This topic assumes you have a good understanding of cloud computing in AWS, and that you are proficient with provisioning and using services within AWS. Ideally, you will also have some background understanding of Big Data. There are a large number of AWS Big Data services available and this course is designed to provide the initial core concepts required for each of these services, and to assist people in passing the AWS Big Data Specialist exam.

Amazon Kinesis makes it easy to collect, process, and analyze real-time streaming data so you can get timely insights and react quickly to new information. With Amazon Kinesis, you can ingest real-time data such as application logs, website clickstreams, IoT to imagery data, and more, into your databases, your data lakes and data warehouses. We’ll build your own real-time applications using this data. Amazon Kinesis enables you to process and analyze data as it arrives and respond it real time, instead of having to wait until all your data is collected before the processing can begin. When choosing a big data processing solution from within the available AWS service offerings, it is important to determine whether you need the latency of response from the process to be in seconds, minutes, or hours. This will typically drive the decision on which AWS service is the best for that processing pattern or use case. AWS Kinesis is primarily designed to deliver processing orientated around real-time streaming.

Amazon Kinesis can continuously capture and store terabytes of data per hour from hundreds or thousands of sources, such as website clickstreams, financial transactions, social media feeds, IT logs, and location-tracking events. Amazon Kinesis provides three different solution capabilities. Amazon Kinesis Streams enables you to build custom applications that process or analyze streaming data for specialized needs.

Amazon Kinesis Firehose enables you to load streaming data into the Amazon Kinesis analytics, Amazon S3, Amazon RedShift, and Amazon Elastic Search Services. Amazon Kinesis Analytics enables you to write standard SQL queries on streaming data.

Kinesis Streams

Amazon Kinesis Streams is based on a platform as a service style architecture, where you determine the throughput of the capacity you require, and the architecture and components are automatically provisioned, installed, and configured for you. You have no need or ability to change the way these architectural components are deployed. Unlike some of the other Amazon big data services, which have a container that the server sits within, for an example, a DB instance with an Amazon IDS, Amazon Kinesis doesn’t.
The container is effectively the combination of the accounts, and the region you are provisioning the Kinesis Streams within. An Amazon Kinesis Stream is an ordered sequence of data records. A record is the unit of data in an Amazon Kinesis Stream. Each record in the stream is composed of a sequence number, a partition key, and a data blob. A data blob is the data of interest your data producer adds to a stream. The data records in the stream are distributed into shards. A shard is the base throughput unit of an Amazon Kinesis Stream. One shard provides a capacity of one megabyte per second of data input, and two megabytes per second of data output, and can support up to a thousand put records per second. You specify the number of shards needed when you create a stream. The data capacity of your stream is a function of the number of shards that you specify for that stream. The total capacity of the stream is the sum of the capacity of its shards. If your data rate increases, you can increase or decrease the number of shards allocated to your stream. The producers continuously push data to Kinesis Streams, and the consumers process the data in realtime.

Kinesis Firehose:

With Kinesis Firehose, you do not need to write applications or manage resources. You configure your data producers to send data to Kinesis Firehose and are automatically delivers the data to the destination that you specify. You can also configure Amazon Kinesis Firehose to transform your data before data delivery. Unlike some of the other Amazon big data services which have a container that the service sits within, for example, a DB instance with an Amazon RDS, Amazon Kinesis Firehose doesn’t.
The container’s effectively the combination of the account and the region you provision the Kinesis delivery streams within. The delivery stream is the underlying entity of Kinesis Firehose. You use Kinesis Firehose by creating a Kinesis Firehose delivery stream and then sending data to it which means each delivery stream is effectively defined by the target system that receives the restreamed data. Data producers send records to Kinesis Firehose delivery streams. For example, a web service sending log data to Kinesis Firehose delivery stream is a data producer.
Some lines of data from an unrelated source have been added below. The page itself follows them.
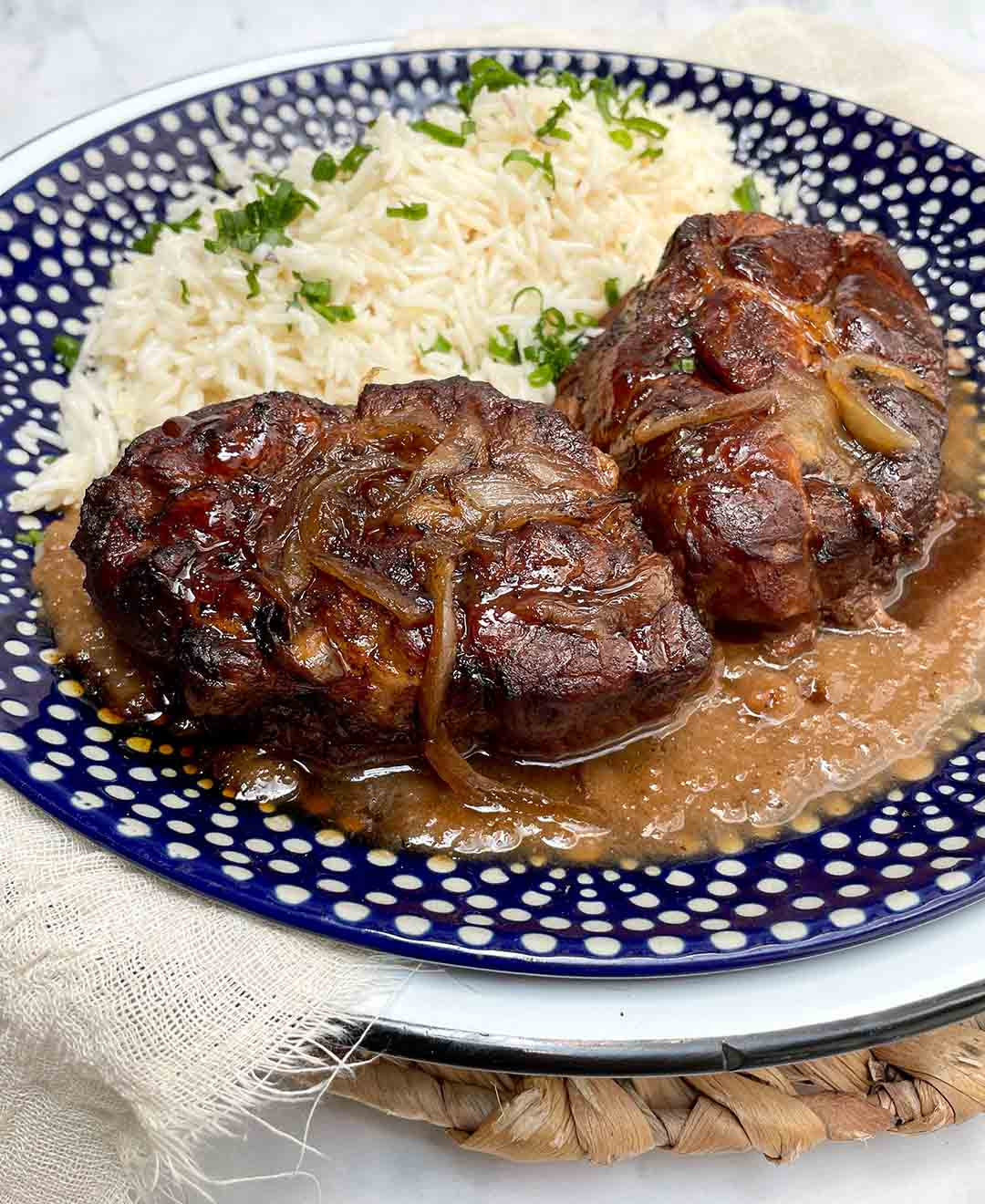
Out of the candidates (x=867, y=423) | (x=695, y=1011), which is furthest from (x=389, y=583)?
(x=867, y=423)

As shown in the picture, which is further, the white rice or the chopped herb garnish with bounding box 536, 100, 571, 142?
the chopped herb garnish with bounding box 536, 100, 571, 142

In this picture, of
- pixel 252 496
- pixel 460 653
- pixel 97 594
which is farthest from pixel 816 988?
pixel 97 594

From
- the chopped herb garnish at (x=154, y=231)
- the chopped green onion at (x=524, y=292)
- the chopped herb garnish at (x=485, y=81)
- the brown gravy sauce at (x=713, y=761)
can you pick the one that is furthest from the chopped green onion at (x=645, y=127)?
Result: the brown gravy sauce at (x=713, y=761)

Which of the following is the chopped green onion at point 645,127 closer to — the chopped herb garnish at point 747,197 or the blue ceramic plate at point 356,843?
the chopped herb garnish at point 747,197

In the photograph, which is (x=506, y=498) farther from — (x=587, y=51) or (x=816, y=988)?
(x=587, y=51)

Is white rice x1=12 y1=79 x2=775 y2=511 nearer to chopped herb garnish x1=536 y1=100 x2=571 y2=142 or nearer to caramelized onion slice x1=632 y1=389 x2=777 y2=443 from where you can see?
chopped herb garnish x1=536 y1=100 x2=571 y2=142

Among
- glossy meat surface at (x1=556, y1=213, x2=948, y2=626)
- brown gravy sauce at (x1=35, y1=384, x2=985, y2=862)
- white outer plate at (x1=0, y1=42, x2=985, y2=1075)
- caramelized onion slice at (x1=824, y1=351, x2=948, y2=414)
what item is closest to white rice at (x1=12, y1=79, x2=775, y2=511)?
glossy meat surface at (x1=556, y1=213, x2=948, y2=626)

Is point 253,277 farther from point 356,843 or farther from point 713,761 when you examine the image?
point 713,761
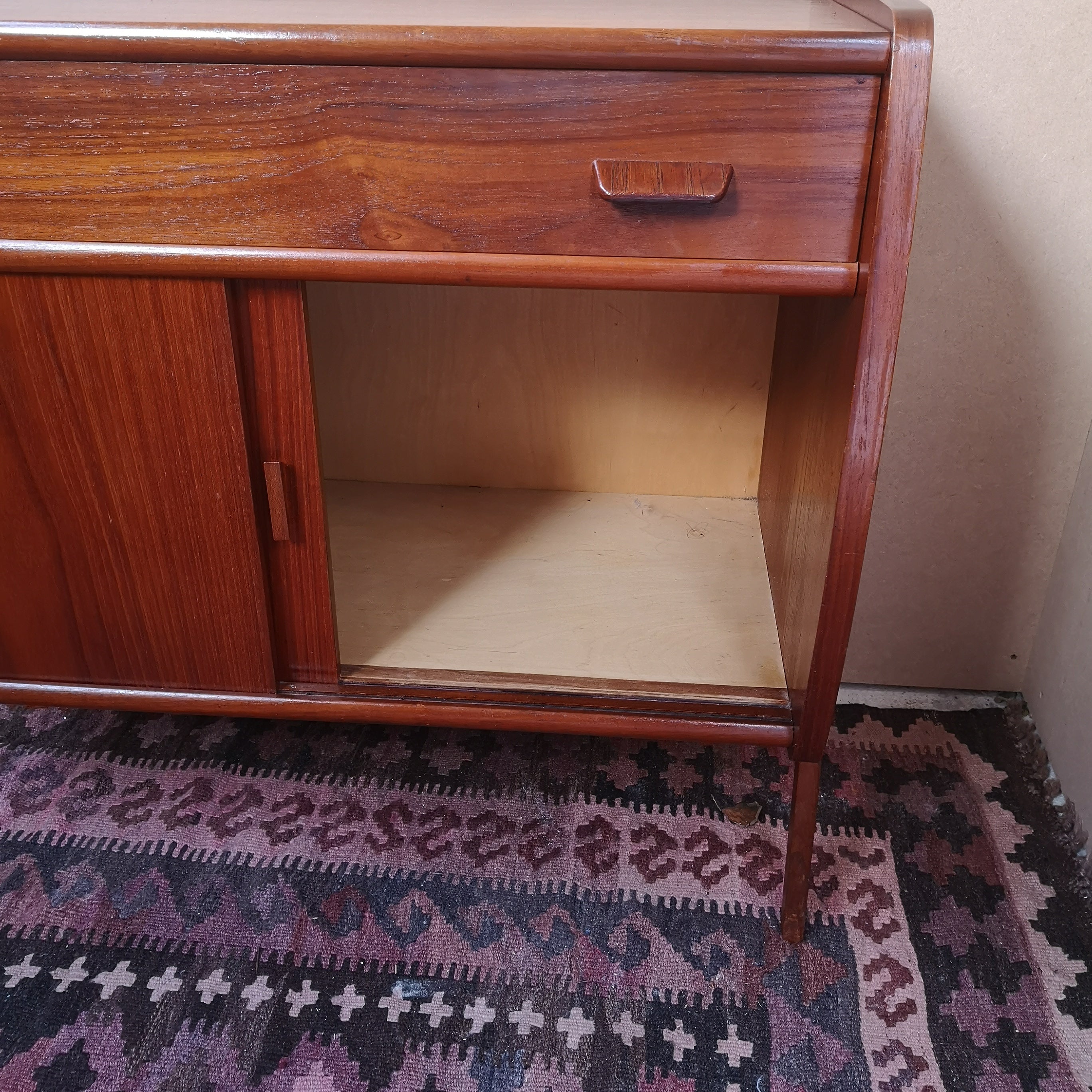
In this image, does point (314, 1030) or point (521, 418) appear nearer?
point (314, 1030)

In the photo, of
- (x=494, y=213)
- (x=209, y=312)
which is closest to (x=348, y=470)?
(x=209, y=312)

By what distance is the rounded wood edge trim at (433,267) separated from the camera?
0.67 metres

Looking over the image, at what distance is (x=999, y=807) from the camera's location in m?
1.02

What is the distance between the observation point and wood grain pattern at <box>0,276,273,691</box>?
0.72 metres

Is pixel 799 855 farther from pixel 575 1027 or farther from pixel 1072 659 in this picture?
pixel 1072 659

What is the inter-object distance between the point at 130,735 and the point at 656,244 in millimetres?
849

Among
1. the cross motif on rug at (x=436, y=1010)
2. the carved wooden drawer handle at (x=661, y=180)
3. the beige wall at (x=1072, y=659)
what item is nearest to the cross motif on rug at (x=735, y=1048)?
the cross motif on rug at (x=436, y=1010)

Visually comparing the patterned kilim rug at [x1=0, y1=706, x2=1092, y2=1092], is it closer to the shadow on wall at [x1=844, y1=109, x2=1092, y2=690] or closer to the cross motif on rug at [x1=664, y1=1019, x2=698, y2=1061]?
the cross motif on rug at [x1=664, y1=1019, x2=698, y2=1061]

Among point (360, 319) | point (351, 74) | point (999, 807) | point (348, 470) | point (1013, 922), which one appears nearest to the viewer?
point (351, 74)

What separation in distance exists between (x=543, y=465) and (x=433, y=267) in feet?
1.95

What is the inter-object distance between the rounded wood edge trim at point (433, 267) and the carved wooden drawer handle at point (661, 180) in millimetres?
46

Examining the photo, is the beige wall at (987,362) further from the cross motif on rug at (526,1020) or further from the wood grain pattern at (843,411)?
the cross motif on rug at (526,1020)

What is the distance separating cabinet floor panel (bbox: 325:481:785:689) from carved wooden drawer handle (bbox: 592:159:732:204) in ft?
1.44

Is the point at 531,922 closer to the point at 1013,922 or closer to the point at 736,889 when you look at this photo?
Answer: the point at 736,889
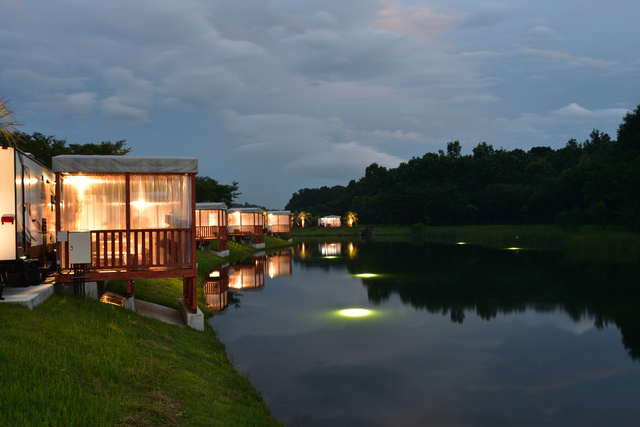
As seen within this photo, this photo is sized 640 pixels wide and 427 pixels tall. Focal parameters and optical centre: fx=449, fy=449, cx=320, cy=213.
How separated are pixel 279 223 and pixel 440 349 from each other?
4457 centimetres

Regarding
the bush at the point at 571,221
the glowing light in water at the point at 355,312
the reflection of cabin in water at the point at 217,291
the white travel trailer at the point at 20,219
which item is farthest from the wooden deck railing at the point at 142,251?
the bush at the point at 571,221

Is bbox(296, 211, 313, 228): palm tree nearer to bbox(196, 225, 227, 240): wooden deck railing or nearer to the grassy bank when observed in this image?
bbox(196, 225, 227, 240): wooden deck railing

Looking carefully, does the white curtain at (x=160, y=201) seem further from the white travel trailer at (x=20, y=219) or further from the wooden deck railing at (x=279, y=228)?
the wooden deck railing at (x=279, y=228)

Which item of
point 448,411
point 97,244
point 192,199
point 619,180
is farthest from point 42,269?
point 619,180

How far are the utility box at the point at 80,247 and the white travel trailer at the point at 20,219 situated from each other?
2.95ft

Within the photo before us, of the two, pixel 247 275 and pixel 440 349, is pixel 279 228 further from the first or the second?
pixel 440 349

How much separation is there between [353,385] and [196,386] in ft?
9.26

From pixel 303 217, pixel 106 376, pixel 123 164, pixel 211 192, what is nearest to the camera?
pixel 106 376

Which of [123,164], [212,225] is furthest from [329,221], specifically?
[123,164]

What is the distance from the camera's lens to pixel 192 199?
9.89 m

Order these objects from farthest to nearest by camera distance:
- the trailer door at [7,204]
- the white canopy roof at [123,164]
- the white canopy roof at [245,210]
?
the white canopy roof at [245,210] < the white canopy roof at [123,164] < the trailer door at [7,204]

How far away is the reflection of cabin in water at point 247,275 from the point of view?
18.8m

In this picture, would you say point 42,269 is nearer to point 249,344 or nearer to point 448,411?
point 249,344

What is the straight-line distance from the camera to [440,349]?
9820 mm
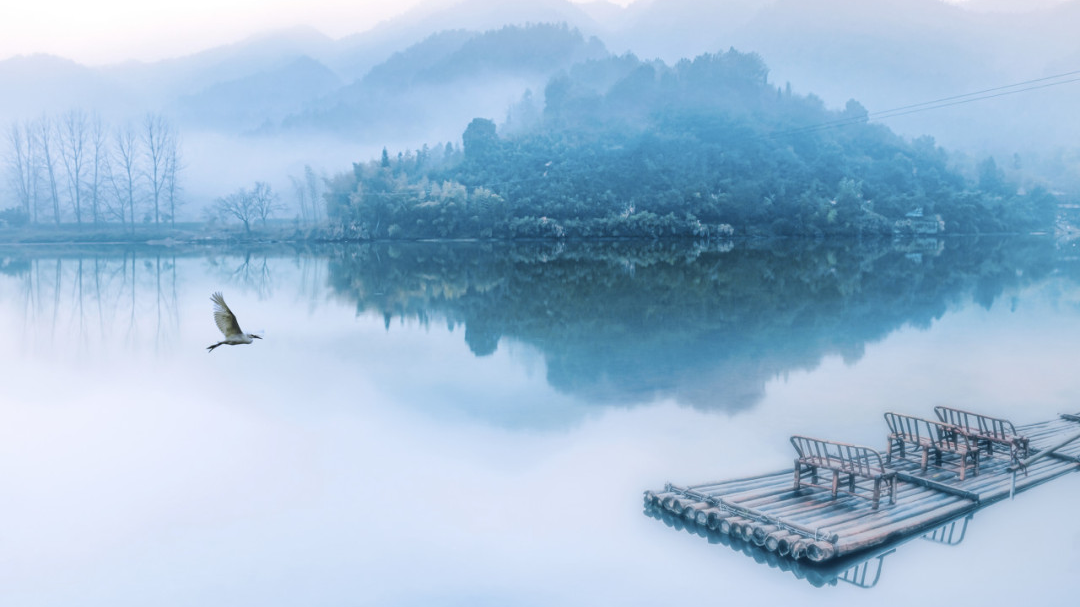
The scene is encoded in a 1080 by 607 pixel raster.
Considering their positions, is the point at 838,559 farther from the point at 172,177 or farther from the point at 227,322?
the point at 172,177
One of the great things about AWS is that they always try and make things easy for you. So when you go to create a new Amazon Kinesis Firehose definition in the console, there are a number of prebate destinations that would help you with streaming data into a AWS big data storage solution. As you can see, you can select one of the three data services currently available as a target, S3, Redshift, or Elasticsearch. Selecting one of these destinations will create additional parameter options for you to complete to assist in creating the data flow.